* [Extracted entries]
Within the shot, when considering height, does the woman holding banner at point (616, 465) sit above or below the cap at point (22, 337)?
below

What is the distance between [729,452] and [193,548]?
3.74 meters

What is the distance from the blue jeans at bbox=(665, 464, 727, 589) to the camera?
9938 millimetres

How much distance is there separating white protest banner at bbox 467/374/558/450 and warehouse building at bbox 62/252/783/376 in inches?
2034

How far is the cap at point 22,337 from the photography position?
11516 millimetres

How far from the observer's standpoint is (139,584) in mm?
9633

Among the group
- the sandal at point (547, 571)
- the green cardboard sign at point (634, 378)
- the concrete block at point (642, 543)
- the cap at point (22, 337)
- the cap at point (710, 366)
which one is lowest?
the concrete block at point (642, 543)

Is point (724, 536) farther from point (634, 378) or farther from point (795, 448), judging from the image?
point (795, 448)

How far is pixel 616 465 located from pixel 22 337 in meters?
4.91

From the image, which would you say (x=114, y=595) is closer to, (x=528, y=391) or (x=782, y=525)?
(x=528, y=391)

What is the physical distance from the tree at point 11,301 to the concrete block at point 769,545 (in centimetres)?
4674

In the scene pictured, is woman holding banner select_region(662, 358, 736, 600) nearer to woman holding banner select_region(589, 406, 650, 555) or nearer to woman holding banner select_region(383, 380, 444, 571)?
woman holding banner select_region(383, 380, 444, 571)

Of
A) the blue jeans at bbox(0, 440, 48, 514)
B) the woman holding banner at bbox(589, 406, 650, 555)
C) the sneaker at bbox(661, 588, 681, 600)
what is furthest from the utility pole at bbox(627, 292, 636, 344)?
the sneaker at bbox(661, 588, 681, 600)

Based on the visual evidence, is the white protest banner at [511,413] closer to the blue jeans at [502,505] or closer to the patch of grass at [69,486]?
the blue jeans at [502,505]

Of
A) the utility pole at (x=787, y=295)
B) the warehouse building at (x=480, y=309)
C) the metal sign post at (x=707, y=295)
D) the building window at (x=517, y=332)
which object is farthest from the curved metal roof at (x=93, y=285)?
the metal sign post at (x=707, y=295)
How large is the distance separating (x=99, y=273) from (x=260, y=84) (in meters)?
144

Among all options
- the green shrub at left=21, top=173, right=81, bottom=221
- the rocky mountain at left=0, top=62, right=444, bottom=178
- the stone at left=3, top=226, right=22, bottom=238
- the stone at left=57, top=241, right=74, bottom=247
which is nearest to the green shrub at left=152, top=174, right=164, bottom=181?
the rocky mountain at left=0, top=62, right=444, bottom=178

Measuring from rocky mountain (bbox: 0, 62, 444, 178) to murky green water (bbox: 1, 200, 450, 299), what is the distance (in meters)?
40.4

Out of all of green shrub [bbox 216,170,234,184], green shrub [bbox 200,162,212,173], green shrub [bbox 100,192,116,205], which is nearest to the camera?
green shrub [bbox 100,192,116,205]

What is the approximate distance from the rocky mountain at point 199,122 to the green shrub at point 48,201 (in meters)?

* [Task description] Reproduce the data verbatim, from the line containing "Out of all of" up to and including the last line of the data.

* [The solution]
Out of all of green shrub [bbox 216,170,234,184], green shrub [bbox 200,162,212,173], green shrub [bbox 100,192,116,205], which is nearest to the camera?
green shrub [bbox 100,192,116,205]

What is the approximate distance from the rocky mountain at point 199,122 to the green shrub at point 48,201 (in meters)?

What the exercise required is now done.